1961 birth of Scott Ritter, prominent American UN weapons inspector in Iraq, 1991 - 1998. During Desert Storm, he was an advisor to General Schwarzkopf.  Prior to the U.S. invasion of Iraq in 2003, he was a strong voice arguing, correctly, that Saddam Hussein did not possess weapons of mass destruction, and that the war was unnecessary.  He remained a strong critic of the Bush administration's policies in the middle east throughout the George W. Bush presidency.  He also worked as a consultant and advisor for Fox News.

1964 Barry M. Goldwater nominated for president by Republicans; he went on to lose the general election, except for the state of Arizona, and a handful of southern states unhappy with anti-segregation civil rights legislation.  Bonus points if you can name who his running mate was, and who else ran. One bonus point if you can name who won, and who the winner's running mate was.

1965 "Mariner IV" sends back 1st pictures of Mars. 
On earth, Athanassiades Novas succeeds Papandreo as premier of Greece

1968 Commercial air travel begins between U.S. and U.S.S.R.

1975 Non-commercial air travel begins between the U.S.S.R. and the U.S. when Soyuz 19 and Apollo 18 are launched and rendezvous 2 days later.

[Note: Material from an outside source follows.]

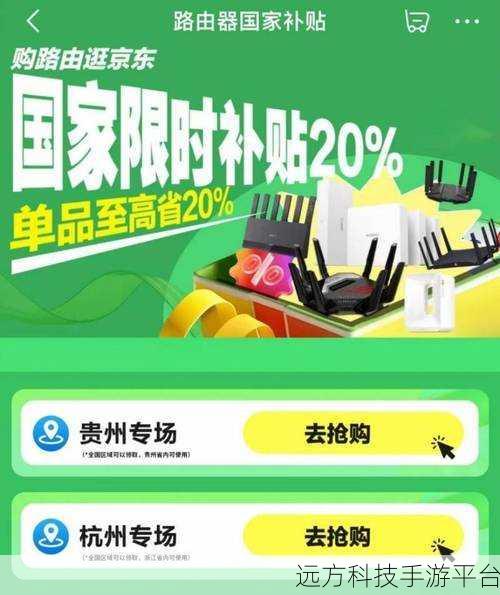 51cg vpn:1. "畅游网络世界:51CG VPN带你无阻上网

1983 There were 8 fatalities, 54 wounded, when Armenian extremists exploded a bomb in front of the Turkish airlines counter at the Orly airport in France.  This act of terrorism was intended to kill, maim, or intimidate as many Turkish officials as possible, in retaliation for Turkish acts of genocide against the Armenians.

1987 John Poindexter testifies at congressional Iran-Contra hearings.

1991 U.S. troops leave northern Iraq.

1996 MSNBC begins Microsoft internet-NBC TV (in case you didn't know what the MS stood for in the call letters).